### EXCERPTED TEXT:
* * *

Memorandum Findings of Fact and Opinion
These consolidated proceedings involve deficiencies in income tax and penalty as follows:
Docket No. | Year | Deficiency | Penalty |
32675 | 1947 | $5,248.72 | $1,049.75 |
32676 | 1948 | 4,674.00 |
The issues presented are (1) whether the respondent's action is computing the gross profit of the Superior Oil Works, a sole proprietorship, for each of the years 1947 and 1948, on the basis of 30 per cent of net sales, was arbitrary and invalid; (2) whether the respondent erred in disallowing "writedown" of the closing inventory of the Superior Oil Works for 1948 by $25,125.64; and (3) whether the respondent properly assessed a delinquency penalty in*329 the year 1947 for petitioner Leo J. Omelian's failure to file his income tax return within the period prescribed by law.
Certain facts have been stipulated and are found accordingly. Other facts are found from the evidence.
Findings of Fact
Leo J. Omelian and Helen Omelian are husband and wife, residing in Erie, Pennsylvania. For the taxable year 1947, Leo J. Omelian filed a separate return and for the year 1948 petitioners filed a joint return. The returns for such periods were filed with the collector of internal revenue for the twenty-third district of Pennsylvania, at Pittsburgh.
In 1943, Leo J. Omelian, hereinafter referred to as the petitioner, purchased the Bayerson Oil Works and operated the business thereof under the name of Superior Oil Works, as sole proprietor. Late in 1945, the petitioner entered into the business of buying and selling war surplus, used, or second-hand materials. The purchase and sale of the latter materials soon accounted for the greater portion of the business of the Superior Oil Works, amounting to approximately 82 per cent of sales in 1946, 90 per cent in 1947, and 91 per cent in 1948.
Petitioner purchased the materials used in the aforesaid*330 business from various sources. Some of his purchases were "lot" purchases.
In 1945, petitioner's "lot" purchases of surplus and salvage merchandise totaled $50,758.56. In 1945, the petitioner reported sales of miscellaneous material and equipment totaling $7,571.58 and sales from the established oil products phase of the business totaling $19,992.01. The closing inventory of oil products was reported as $6,723.51.
In 1946, petitioner's total opening inventory carried forward from 1945 was reported as $6,723.51, which is identical to the 1945 closing inventory of oil products only. In 1946, the petitioner purchased surplus materials in the amount of $148,000 and oil products in the amount of $11,300, or a total of $159,300, which is $9,532.63 less than the amount of $168,832.62 reported in his 1946 return.
Neither the petitioner nor his accountant has ever kept a so-called "perpetual" or "book" inventory of the stock in trade of Superior Oil Works.
No physical inventory has ever been taken of the petitioner's merchandise because his warehouse is not equipped with partitions, shelving, bins, etc., and the great quantity of purchased materials is so intermingled that it is not*331 susceptible to cost or selling price identification. It was impossible to assign a cost to the various items of merchandise even if counted, nor was it possible to assign a retail price to any of the items in the inventory.
The petitioner made the purchases of surplus and used materials. The petitioner's policy in appraising a "lot" of materials was to examine the items, the value of which to him was ascertainable, to formulate his offer on the basis of the collective worth of such items, and to add to that offer the junk value, if any, of the nondescript items. In the taxable years 1947 and 1948, the petitioner's son had complete charge of the selling as well as the storage and location of the merchandise in stock.

* * *

### THE DATA:

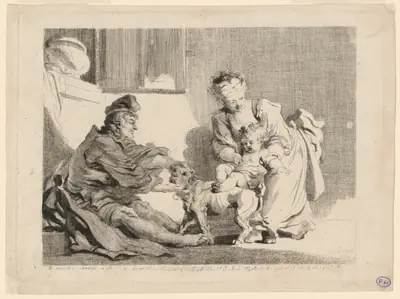 The Child and the Bulldog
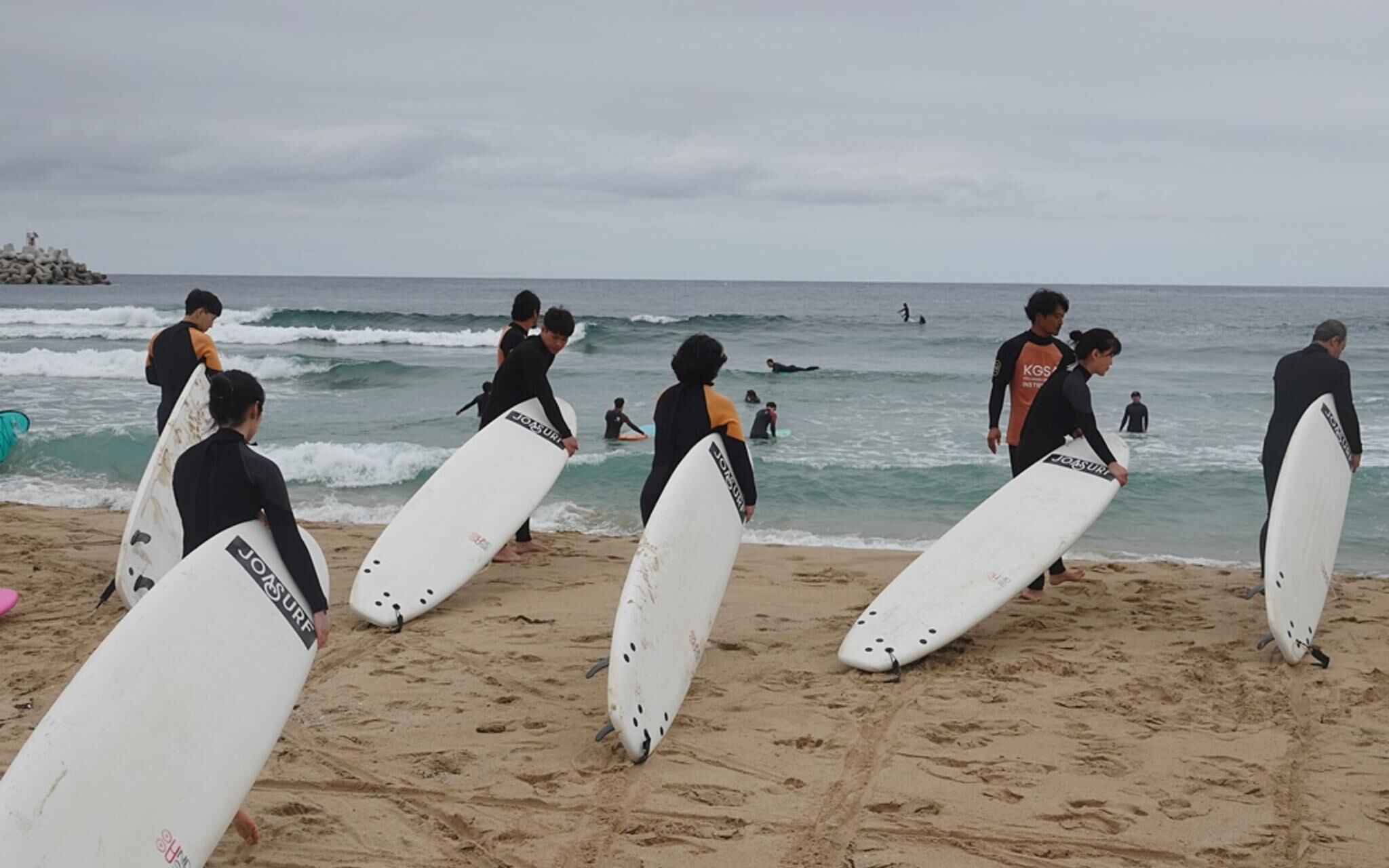 Yangyang Joa Surf Surfing House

* * *

Resume the tax court opinion after its last sentence, carrying it forward in the same style. The data has nothing to do with the tax court opinion.

The accountant, in his analysis of the petitioner's business policies, found that the petitioner tried to get his money back as soon as possible and that the subsequent sale of whatever materials were left over was almost clear gross profit. The inventory turnover for Superior Oil Works for the years 1946 and 1947 was slightly more than one.
The petitioner's accountant devised a formula or method for computing cost of goods sold and dollar value of closing inventories. *332 Application of the first step of the formula adopted involved a calculation predicated on the assumption that 75 per cent of the materials purchased in a year was deemed to have been sold during the same year. The second step involved a calculation predicated upon the assumption that the materials purchased in the year of sale were marked up 25 per cent. In the application of subsequent steps of the formula it is assumed that the selling price of materials attributable to accumulations of prior years included a mark-up of 50 per cent.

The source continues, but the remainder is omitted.